In the bare summary of what Leibniz accomplished, his multifarious activities and his restless curiosity, we shall see the familiar tragedy of frustration which has prematurely withered more than one mathematical talent of the highest order—Newton, pursuing a popular esteem not worthy his spitting on, and Gauss seduced from his greater work by his necessity to gain the attention of men who were his intellectual inferiors. Only Archimedes of all the greatest mathematicians never wavered. He alone was born into the social class to which the others strove to elevate themselves; Newton crudely and directly; Gauss indirectly and no doubt subconsciously, by seeking the approbation of men of established reputation and recognized social standing, although he himself was the simplest of the simple. So there may after all be something to be said for aristocracy: its possession by birthright or other social discrimination is the one thing that will teach its fortunate possessor its worthlessness.

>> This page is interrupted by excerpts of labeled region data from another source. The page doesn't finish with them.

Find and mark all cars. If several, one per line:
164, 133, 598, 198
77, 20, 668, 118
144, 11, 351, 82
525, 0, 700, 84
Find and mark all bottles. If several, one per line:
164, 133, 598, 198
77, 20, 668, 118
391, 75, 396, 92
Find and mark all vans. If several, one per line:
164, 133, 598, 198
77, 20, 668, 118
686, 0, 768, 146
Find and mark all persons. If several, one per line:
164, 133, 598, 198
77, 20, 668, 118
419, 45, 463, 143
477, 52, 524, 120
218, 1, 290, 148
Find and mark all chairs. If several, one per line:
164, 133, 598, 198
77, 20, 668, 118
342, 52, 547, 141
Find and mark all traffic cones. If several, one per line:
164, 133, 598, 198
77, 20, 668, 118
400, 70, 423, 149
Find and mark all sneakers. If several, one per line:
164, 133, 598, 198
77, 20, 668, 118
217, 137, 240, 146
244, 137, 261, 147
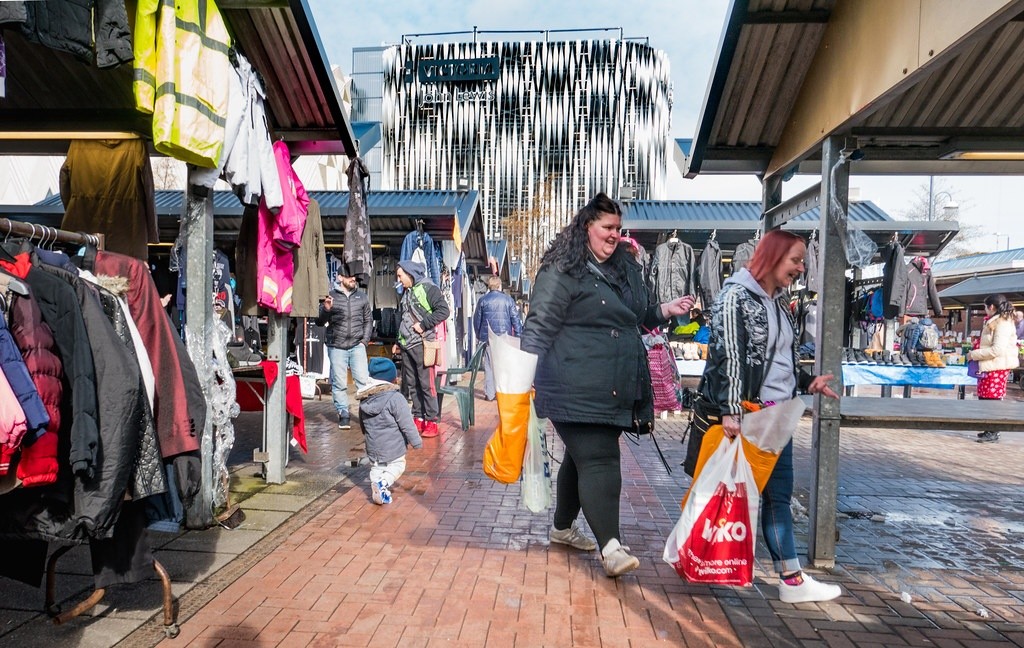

In the case of Leibniz the greed for money which he caught from his aristocratic employers contributed to his intellectual dalliance: he was forever disentangling the genealogies of the semi-royal bastards whose descendants paid his generous wages, and proving with his unexcelled knowledge of the law their legitimate claims to duchies into which their careless ancestors had neglected to fornicate them. But more disastrously than his itch for money his universal intellect, capable of anything and everything had he lived a thousand years instead of a meager seventy, undid him. As Gauss blamed him for doing, Leibniz squandered his splendid talent for mathematics on a diversity of subjects in all of which no human being could hope to be supreme, whereas—according to Gauss—he had in him supremacy in mathematics. But why censure him? He was what he was, and willy-nilly he had to “dree his weird.” The very diffusion of his genius made him capable of the dream which Archimedes, Newton, and Gauss missed—the “universal characteristic.” Others may bring it to realization; Leibniz did his part in dreaming it to be possible.

Leibniz may be said to have lived not one life but several. As a diplomat, historian, philosopher, and mathematician he did enough in each field to fill one ordinary working life. Younger than Newton by about four years, he was born at Leipzig on July 1, 1646, and living only seventy years against Newton's eighty five, died in Hanover on November 14, 1716. His father was a professor of moral philosophy and came of a good family which had served the government of
Saxony for three generations. Thus young Leibniz' earliest years were passed in an atmosphere of scholarship heavily charged with politics.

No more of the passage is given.